Division of Biomedical Engineering, National Defense Medical College Research Institute, Tokorozawa, Saitama, 359-8513, Japan.
Animal Genome Unit, Institute of Livestock and Grassland Science, National Agriculture and Food Research Organization (NARO), Tsukuba, Ibaraki, 305-0901, Japan.
IUBMB Life. 2019 Jul;71(7):835-844. doi: 10.1002/iub.2004. Epub 2019 Jan 11.
Genome editing, as exemplified by CRISPR/Cas9, is now recognized as a powerful tool for the engineering of endogenous target genes. It employs only two components, namely, Cas9 in the form of DNA, mRNA, or protein; and guide RNA (gRNA), which is specific to a target gene. When these components are transferred to cells, they create insertion/deletion mutations (indels) within a target gene. Therefore, when fetuses within the uteri of pregnant murine females are exposed to these reagents, fetal cells incorporating them should show mutations in the target gene. To examine a possible genome editing of fetal cells in vivo, we intravenously administered a solution containing plasmid DNA-FuGENE complex to pregnant wild-type female mice [which had been successfully mated with enhanced green fluorescent protein (EGFP)-expressing male transgenic mice] on day 12.5 of gestation. The plasmid DNA induces the expression of gRNA, which was targeted at the EGFP cDNA, and that of the Cas9 gene. All fetuses in the pregnant females should express EGFP systemically, since they are heterozygous (Tg/+) for the transgene. Thus, the delivery of CRISPR system targeted at EGFP in the fetuses will cause a reduced expression of EGFP as a result of the genome editing of EGFP genomic sequence. Of the 24 fetuses isolated from three pregnant females 2 days after gene delivery, 3 were found to have reduced fluorescence in their hearts. Genotyping of the dissected hearts revealed the presence of the transgene construct (Cas9 gene) in all the samples. Furthermore, all the three samples exhibited mutations at the target loci, although normal cells were also present. Thus, transplacental delivery of gene editing components may be a useful tool for developing animal models with heart disorder for heart-related disease research, and gene therapy in congenital heart defects such as hypertrophic cardiomyopathy (HCM). © 2019 IUBMB Life, 9999(9999):1-10, 2019.
基因组编辑,以 CRISPR/Cas9 为例,现在被认为是一种强大的内源靶基因工程工具。它只使用两种成分,即 DNA、mRNA 或蛋白质形式的 Cas9 和针对靶基因的向导 RNA(gRNA)。当这些成分被转移到细胞中时,它们会在靶基因内产生插入/缺失突变(indels)。因此,当怀孕的雌性小鼠子宫内的胎儿暴露于这些试剂时,吸收它们的胎儿细胞应该在靶基因中出现突变。
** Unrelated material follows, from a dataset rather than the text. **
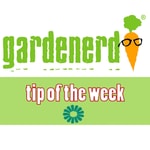 Logo of the podcast Gardenerd Tip of the Week Podcast Gardenerd Tip of the Week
为了检查体内胎儿细胞的可能基因组编辑,我们在妊娠第 12.5 天向成功交配过表达增强型绿色荧光蛋白(EGFP)的转基因雄性小鼠的野生型雌性小鼠静脉内给予含有质粒 DNA-FuGENE 复合物的溶液[。质粒 DNA 诱导靶向 EGFP cDNA 和 Cas9 基因的 gRNA 的表达。由于转基因杂合子(Tg/+),所有怀孕雌性中的胎儿都应该全身表达 EGFP。因此,针对 EGFP 胎儿的 CRISPR 系统的递送将导致 EGFP 基因组序列的基因组编辑导致 EGFP 的表达减少。在基因递送后 2 天从 3 只怀孕雌性中分离的 24 只胎儿中,有 3 只心脏荧光减弱。对分离的心脏进行基因分型显示所有样本均存在转基因构建体(Cas9 基因)。此外,所有三个样本均在靶位点出现突变,尽管也存在正常细胞。因此,基因编辑成分的胎盘递送可能是开发用于心脏相关疾病研究的心脏疾病动物模型和肥厚型心肌病(HCM)等先天性心脏缺陷的基因治疗的有用工具。2019 年国际生物化学与分子生物学联合会生命杂志,9999(9999):1-10,2019。